Lentiviral vector de producción
Todos los defectuosos de replicación, vectores de lentivirus libre inactivar fueron generados en una instalación BSL-3 (plataforma vectorology, Centro INSERM U1037 de Investigación del cáncer de Toulouse, Toulouse, Francia) como se ha descrito anteriormente por Torrisani
et al.
[15]. En resumen, la transfección transitoria de células HEK-293FT con el empaquetado y plásmidos de vector lentiviral se llevaron a cabo utilizando la precipitación con fosfato de calcio. pLenti4 /A /GFP-miR-148a, pLenti4 /A /GFP miR-CT se utilizaron para obtener partículas lentivirales que codifican inducible miR-148a o miR-CT (es decir, LV-A-miR-148a o LV-A-miR CT, respectivamente).
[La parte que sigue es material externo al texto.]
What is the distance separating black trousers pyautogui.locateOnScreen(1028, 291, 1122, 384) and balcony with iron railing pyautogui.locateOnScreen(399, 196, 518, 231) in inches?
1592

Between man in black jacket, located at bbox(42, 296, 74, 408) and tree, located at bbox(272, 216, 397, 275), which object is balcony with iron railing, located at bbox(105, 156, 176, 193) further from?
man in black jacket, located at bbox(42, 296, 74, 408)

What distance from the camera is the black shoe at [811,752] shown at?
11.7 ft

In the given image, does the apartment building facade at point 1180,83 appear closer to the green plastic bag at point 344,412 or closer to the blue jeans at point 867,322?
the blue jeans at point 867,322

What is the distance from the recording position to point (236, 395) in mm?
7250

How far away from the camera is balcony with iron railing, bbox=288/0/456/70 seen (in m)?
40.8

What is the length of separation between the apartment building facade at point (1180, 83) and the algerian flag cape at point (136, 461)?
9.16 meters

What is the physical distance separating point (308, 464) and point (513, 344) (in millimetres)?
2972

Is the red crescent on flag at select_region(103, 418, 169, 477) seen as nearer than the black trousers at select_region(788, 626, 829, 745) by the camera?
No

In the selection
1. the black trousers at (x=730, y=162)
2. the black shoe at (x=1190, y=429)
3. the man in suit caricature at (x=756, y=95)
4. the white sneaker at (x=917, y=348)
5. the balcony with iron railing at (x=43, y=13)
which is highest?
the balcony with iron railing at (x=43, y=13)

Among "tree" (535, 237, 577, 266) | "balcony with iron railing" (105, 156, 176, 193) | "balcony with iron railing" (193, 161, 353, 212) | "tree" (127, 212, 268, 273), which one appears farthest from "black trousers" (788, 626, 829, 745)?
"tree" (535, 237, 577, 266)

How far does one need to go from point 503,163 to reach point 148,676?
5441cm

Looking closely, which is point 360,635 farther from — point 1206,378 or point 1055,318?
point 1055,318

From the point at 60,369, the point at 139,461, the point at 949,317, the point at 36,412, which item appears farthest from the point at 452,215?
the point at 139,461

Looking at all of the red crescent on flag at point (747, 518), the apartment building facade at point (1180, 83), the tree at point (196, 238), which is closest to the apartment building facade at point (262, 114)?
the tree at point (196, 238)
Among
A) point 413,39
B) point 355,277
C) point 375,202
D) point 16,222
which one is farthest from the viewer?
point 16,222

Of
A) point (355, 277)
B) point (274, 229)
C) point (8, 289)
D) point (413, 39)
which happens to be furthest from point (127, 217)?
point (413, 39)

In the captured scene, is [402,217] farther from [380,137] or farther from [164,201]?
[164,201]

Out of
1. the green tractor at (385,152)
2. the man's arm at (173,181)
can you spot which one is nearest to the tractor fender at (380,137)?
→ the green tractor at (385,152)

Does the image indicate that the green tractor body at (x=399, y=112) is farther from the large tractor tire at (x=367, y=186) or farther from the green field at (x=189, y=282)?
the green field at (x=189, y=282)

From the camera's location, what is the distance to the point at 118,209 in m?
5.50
Por otro lado, pMIRNA1-miR148a y pMIRNA1-GFP se utilizaron para obtener partículas lentivirales que codifican constitutivamente miR-148a o miR-CT (LV-miR-148a o LV-GFP, respectivamente). PLenti6-TR y pLVMND-SLUC plásmidos se utilizaron para obtener partículas lentivirales que codifican el represor Tet o la luciferasa secretada (LV-TR o LV-Gluc, respectivamente). Todos los lotes fueron verificados libre de virus replicativo. Los títulos virales se determinaron en células HT-1080 y se expresan en la transducción de la unidad /ml (TU /ml) como se describe en otro lugar. Además, las concentraciones de vectores se cuantificaron por ELISA de p24 (Innotest, Ingen, París).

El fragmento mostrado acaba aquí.